Film Odası ve Okuma Odası köşelerimiz bir süredir güncellenemiyordu. Bunun için izleyecilerimizden özür diliyoruz.

Her cuma bir film, bir kitap önerisiyle, Okuma Odası’nı ve Film Odası’nı boş bırakmamaya çalışacağız.

Bu konuda izleyicilerimizin de önerilerini ve doğrudan tanıtımlar yazarak katkılarını bekliyoruz.      

Bu hafta “Film Odası”nda, okuma ve eğitim üzerine yapılmış güzel bir Kenya filmi var.

Filmin Adı: Birinci Sınıf (Orjinal adı: The First Grader)

Yılı: 2010

Yapım: İngiltere, ABD, Kenya

Süre: 103 Dakika

Yönetmen: Justin Chadwick

Oyuncular: Oliver Litondo, Emily Njoki, Hannah Wacera

Filmde, Kenya’da 84 yaşındaki bir eski bağımsızlık savaşçısının, bağımsızlıktan sonra, okumak için verdiği azimli mücadeleyi izliyoruz.

İhtiyar Kimani Maruge, çocukken ve gençken, işgal altınaki yoksul ülkesine okuma imkanı bulamamıştır.

Kendisinin de içinde yer aldığı bağımsızlık savaşının kazanılmasından sonra, 2002 yılında  ülkesinin herkese tanıdığı “eğitim hakkı”nı kullanarak ilkokula başlamayı kafasına koyar.

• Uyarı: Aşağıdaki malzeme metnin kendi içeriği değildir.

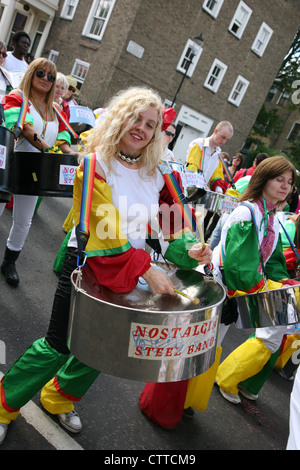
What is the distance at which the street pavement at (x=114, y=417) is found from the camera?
2081 millimetres

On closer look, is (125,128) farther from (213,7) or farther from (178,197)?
(213,7)

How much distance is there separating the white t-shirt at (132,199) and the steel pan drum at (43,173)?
853 mm

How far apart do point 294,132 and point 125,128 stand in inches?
1279

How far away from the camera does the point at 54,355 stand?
1850mm

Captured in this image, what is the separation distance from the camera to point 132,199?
1.89 m

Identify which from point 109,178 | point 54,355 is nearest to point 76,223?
point 109,178

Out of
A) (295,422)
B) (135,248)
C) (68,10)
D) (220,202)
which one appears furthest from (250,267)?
(68,10)

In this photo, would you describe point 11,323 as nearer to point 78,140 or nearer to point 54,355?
point 54,355

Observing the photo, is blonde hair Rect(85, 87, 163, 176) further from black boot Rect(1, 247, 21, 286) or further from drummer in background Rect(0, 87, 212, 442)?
black boot Rect(1, 247, 21, 286)

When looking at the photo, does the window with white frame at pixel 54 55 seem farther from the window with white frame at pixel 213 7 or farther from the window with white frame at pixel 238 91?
the window with white frame at pixel 238 91

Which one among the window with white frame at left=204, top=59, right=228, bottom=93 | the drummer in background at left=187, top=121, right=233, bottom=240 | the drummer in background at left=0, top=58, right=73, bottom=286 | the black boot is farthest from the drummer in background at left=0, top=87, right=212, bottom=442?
the window with white frame at left=204, top=59, right=228, bottom=93

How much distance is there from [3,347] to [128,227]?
1287mm

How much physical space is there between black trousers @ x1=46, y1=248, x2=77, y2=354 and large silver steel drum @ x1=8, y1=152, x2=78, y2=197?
2.91 ft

84 yaşındaki bir ihtiyarı ilk okula almak istemezler. Önüne bir çok engel çıkarırlar. 

Ancak yıllarca ülkesinin bağımsızlığı için savaşan Maruge, bu engellerle de savaşır.

*

Kitapları ve arkası silgili kalemi olmayanları okula almayacaklarını söylerler. Maruge bulur.

Okul üniformasıyla ayakkabısı olmayanı okula alamayacaklarını söylerler. O yaratıcılığıyla, emeğiyle yoksulluğun ortasında bunları adeta yaratır ve yine okulun kapısına dikilir.

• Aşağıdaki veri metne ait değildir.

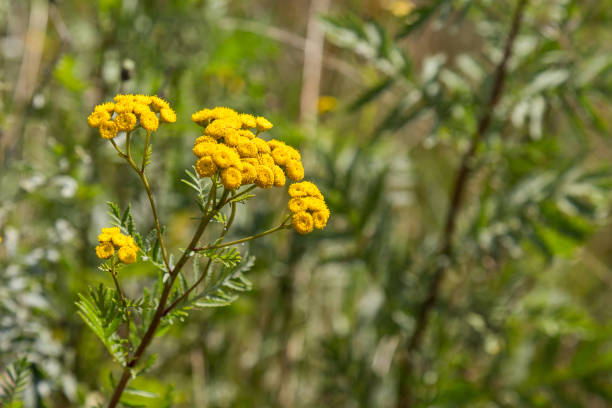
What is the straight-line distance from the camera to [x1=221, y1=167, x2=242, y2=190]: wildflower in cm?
72

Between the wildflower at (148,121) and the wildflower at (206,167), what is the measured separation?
0.37ft

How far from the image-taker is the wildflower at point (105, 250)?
0.73 m

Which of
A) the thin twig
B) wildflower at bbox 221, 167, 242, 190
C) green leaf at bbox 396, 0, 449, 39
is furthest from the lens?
the thin twig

Onu küçük görenlere, eğitim hakkı tanımak istemeyenlere, ülkenin nasıl bir işgal yaşadığını anlatır ve halkı aşağılayanlara biz bunun için mi savaştık sorusunu sorar.  

*

Film, gerçek bir yaşam öyküsünden filme aktarmıştır.

Filmde Maruge’nin bu savaşının yanısıra, eğitim üzierine çok çarpıcı bölümler yer almaktadır.

Örneğin Maruge’nin şu sözü çok güzeldir:

“Kulaklarım toprakla doluncaya kadar öğreneceğim.”

Öğrenmenin yaşı ve sonu yok. Bu söz bize bunu anlatıyor.

*

Maruge, inatçı bir savaştan sonra ilk okula başlama hakkını kazanmıştır.

Hayat tecrübesiyle okulda aynı zamanda öğretmenin de en büyük yardımcısı olur.

Yoksul Kenyalı çocuklara, rakamları, harfleri, en basit ve çarpıcı yolla anlatabilmenin yöntemlerini geliştirir. 

Filmde bir kez daha görürüz ki;

herkes öğrenebilir, herkes eğitilebilir.

*

Filmin tanıtımını Maruge’nin savaşı üzerine ek birkaç bilgiyle tamamlayalım: Kenya, 1888-1963 yılları arasında, İngilizlerin işgali altına kalan bir ülkedir.

İşgalci İngiliz emperyalizmi, bu işgal süreci boyunca, insanlık dışı ne varsa yapmıştır Kenya’da.

Maruge, bir bağımsızlık savaşçısı olarak işgalci İngilizler tarafından tutsak alındığında, karısını ve bebeğini gözlerinin önünde kafalarına kurşun sıkarak katlederler. Maruge’nin hemen tüm gençliği esir kamplarında işkence tezgâhlarında geçer. Filmde geriye dönüşlerle bunlar da hatırlatılmaktadır.  

O yüzden Maruge İngilizlere karşı çok öfkelidir. Onlar gibi davranmaya devam edenlere öfkelidir.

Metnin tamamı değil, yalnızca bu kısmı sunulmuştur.